Good projects rely on hypothesis – both in science and engineering design. What is the key, then, to formulating winning hypothesis questions? Mrs. Jelica Campos, a teacher at St. Bonaventure School in Orange County (and also an instructor at the OCSEF Academy) gives us the perfect step by step on how to do this. Spoiler alert: to her, it’s a combination of good data and a lot of trial and error.
When asked an example of how to propose the best hypothesis about “predicting which bridge will be the strongest?” Mrs. Campos said first you must ask yourself “which bridge will hold the most weight? That is your first question,” and then you need a title which will be “The Strongest Bridge.” Asking yourself for different alternatives will add to your depth in thinking and creativity when designing and implementing your hypothesis.

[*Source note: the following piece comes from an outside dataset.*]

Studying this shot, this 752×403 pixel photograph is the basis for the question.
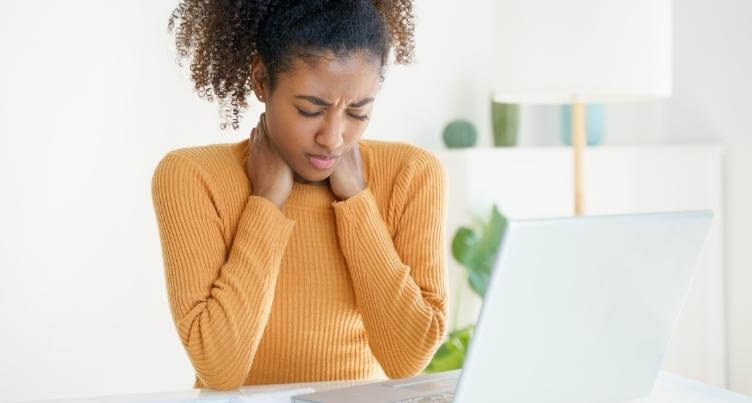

“After building various bridges such as arch, cable-stayed, suspension, or cantilever bridges (small-scale, of course), you must test each bridge at least 20x with various weights, recording it all on your data table!” Mrs. Campos. So now that we have tested our hypothesis and recorded all of our data, we have to write the conclusion.
“If your hypothesis was wrong, no worries,” she adds, “many students experience this. Just explain why it was wrong, do a research report by obtaining info from books or a scientific magazine, and try to avoid getting all information online!”